◆ **TASK DIRECTIONS**
Write the next few paragraphs of the article on drug shortages, picking up after its last sentence.

======== STUDY TEXT

According to Gregory, “In an ideal world, they should know, but I can’t say they always do. Cancer patients are at the greatest risk because it’s life and death. If the drug goes on shortage, they have to change course. It’s unfathomable that would happen without a detailed discussion between the provider and patient.”   

Being forthcoming with patients doesn’t always happen. A study published in the journal Anesthesia and Analgesia found that most patients wanted to know about drug shortages that might affect their care during elective surgery, but most didn’t.

Advocating for Themselves

Patients can advocate for themselves by having the information on drug shortages at their fingertips. The ASHP website lists drugs that are not available, and the FDA has an app that prescribers and patients can use to receive notifications on drug shortages, says Malesker.  

Patients also need to have a close relationship with their pharmacist and prescriber.

“In the event the medication is on the shortage list, the pharmacist could work with the prescriber to find an alternative. It’s important in today’s world — especially for outpatients — to have a relationship with a single pharmacy,” says Malesker. “If something like that would occur, the pharmacist could communicate with the prescriber to find an alternative product. They know you, you know them, so they will work with you to make things work.”

No Silver Bullet

The federal government is tasked with leading the development of policies and regulations to help prevent shortages, says pharmacy professor Roberts. The President’s Executive Order 13588 in 2011 put drug companies on notice that they need to provide advance notice when they know a potential shortage is looming or possible.

“The FDA has opened up lines of communication between the drug industry and federal government to prevent drug shortages, to make sure they have advanced notice of potential shortages that allows the FDA to strategize so it doesn’t affect the public,” says Roberts. Since the president’s executive order, there has been a six-fold increase in notifications to the FDA.  

“For generic products, it’s easier to address the shortage if we have enough of a heads-up to inform other manufacturers of that drug that we need them to pick up the slack,” says Roberts.

But with a brand-name drug that is only being manufactured by one company, the FDA doesn’t have this option so quality and safety issues can have major effects on patients needing a brand-name medication. “If the shortage occurred with a brand-name medication, then it would be difficult to address the shortage, especially when alternative treatment options are limited,” he says.

================
======== LISTED ENTRIES

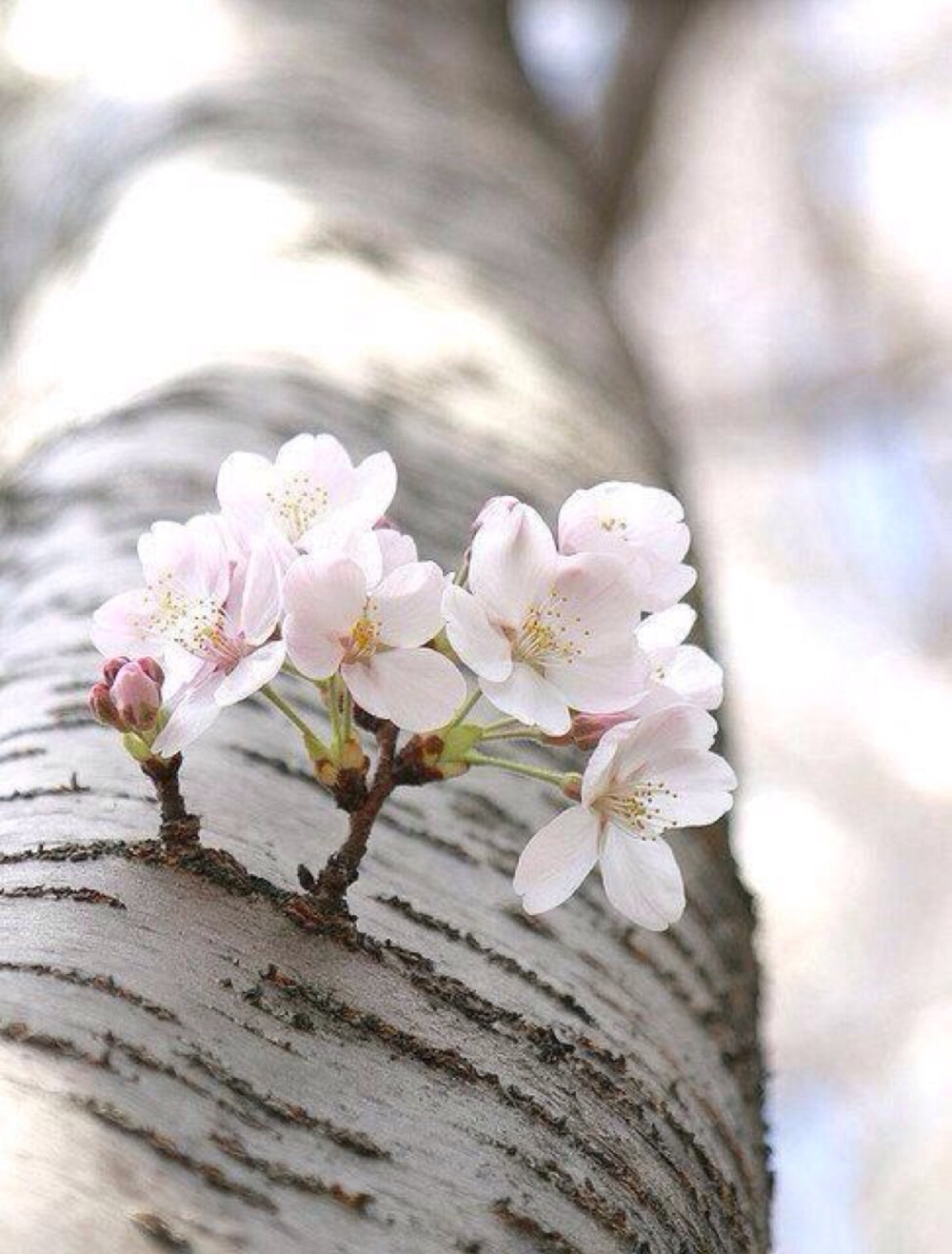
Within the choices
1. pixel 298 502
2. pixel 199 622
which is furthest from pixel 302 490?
→ pixel 199 622

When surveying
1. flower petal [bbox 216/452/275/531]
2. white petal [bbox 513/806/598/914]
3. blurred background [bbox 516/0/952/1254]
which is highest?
blurred background [bbox 516/0/952/1254]

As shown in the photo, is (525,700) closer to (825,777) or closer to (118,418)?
(118,418)

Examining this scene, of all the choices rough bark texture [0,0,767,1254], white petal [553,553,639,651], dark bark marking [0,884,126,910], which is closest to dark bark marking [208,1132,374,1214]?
rough bark texture [0,0,767,1254]

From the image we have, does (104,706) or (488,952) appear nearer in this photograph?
(104,706)

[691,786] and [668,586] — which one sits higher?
[668,586]

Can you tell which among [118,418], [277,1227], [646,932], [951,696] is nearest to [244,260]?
[118,418]

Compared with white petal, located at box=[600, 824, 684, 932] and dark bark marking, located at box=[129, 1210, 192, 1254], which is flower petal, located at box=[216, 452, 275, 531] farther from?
dark bark marking, located at box=[129, 1210, 192, 1254]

================

◆ **OUTPUT FOR THIS EXERCISE**
“From a macro perspective, it falls on the FDA and pharmaceutical industry working together to solve this problem,” says Roberts. “At a micro level, we have to train our doctors and pharmacists how to effectively strategize treatment of patients affected by drug shortages.”  

Van Tassel offers another solution. Since quality at the manufacturing level is the main problem causing drug shortages, Van Tassel says there needs to be legal incentives for manufacturers to improve.  

“The root cause lies in the hands of manufacturers,” she says. “Manufacturers should be investing in upgrading their processes, equipment and facilities to avoid or prevent future shutdowns, but there’s no legal incentive to do so. To break that chain we need legislation that requires best practices to prevent future shutdowns.”

To get manufacturers to use best practices, Van Tassel recommends people get involved in legislative solutions. “Advocate for change by writing to your legislators in your state,” she says.    

Van Tassel says the FDA can incentivize manufacturers to use best practices and is considering quality awards, which is more of a carrot versus a stick approach. “It would be like the Good Housekeeping award,” says Van Tassel.   

According to Gregory, “Few people have a handle on a solution to the problem. It’s a multifactorial problem that will not be solved soon.”

In fact, he says, the problem will only be compounded and points to cancer drugs as being especially complex, which often means more problems in manufacturing leading to the drugs getting on back order.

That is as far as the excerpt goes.